The angular momentum and the energy of the electron in the second Bohr’s orbit are respectively

• A. \( \frac{h}{\pi} \) and -13.6 eV
• B. \( \frac{2h}{\pi} \) and -1.5 eV
• C. \( \frac{h}{\pi} \) and -3.4eV
• D. \( \frac{h}{2\pi} \) and - 3.4 eV
• E. \( \frac{2h}{\pi} \) and -3.4 Ev

Hint:

Memorize the energy levels of Hydrogen for quick calculations:
\(n=1 \to -13.6 \text{ eV} \)
\(n=2 \to -3.4 \text{ eV} \)
\(n=3 \to -1.51 \text{ eV} \)
\(n=4 \to -0.85 \text{ eV} \)

Answer 1

The Correct Option is C

Step 1: Understanding the Concept:
Bohr’s model of the atom quantizes both the angular momentum and the energy levels of electrons in hydrogen-like atoms.

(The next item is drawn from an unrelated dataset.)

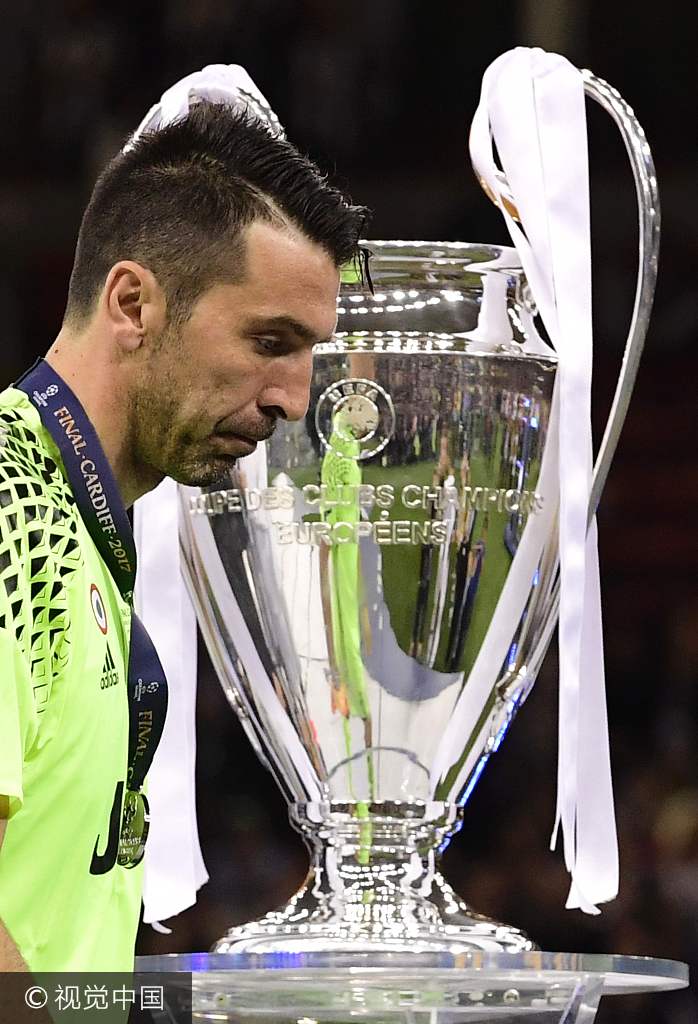 欧冠黯然神伤尤文14不敌皇马亚军颁奖布冯与奖杯擦肩而过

Step 2: Key Formula or Approach:
1. Angular momentum (\(L\)): \( L = n \frac{h}{2\pi} \)
2. Energy (\(E\)): \( E_n = -\frac{13.6}{n^2} \text{ eV} \)

Step 3: Detailed Explanation:
For the second Bohr orbit, the principal quantum number \(n = 2\).

Calculating Angular Momentum (\(L\)):
\[ L = 2 \times \frac{h}{2\pi} = \frac{h}{\pi} \]

Calculating Energy (\(E\)):
\[ E_2 = -\frac{13.6}{2^2} = -\frac{13.6}{4} = -3.4 \text{ eV} \]

Comparing with the options, Option (C) provides both values correctly.

Step 4: Final Answer:
The angular momentum is \(h/\pi\) and the energy is -3.4 eV.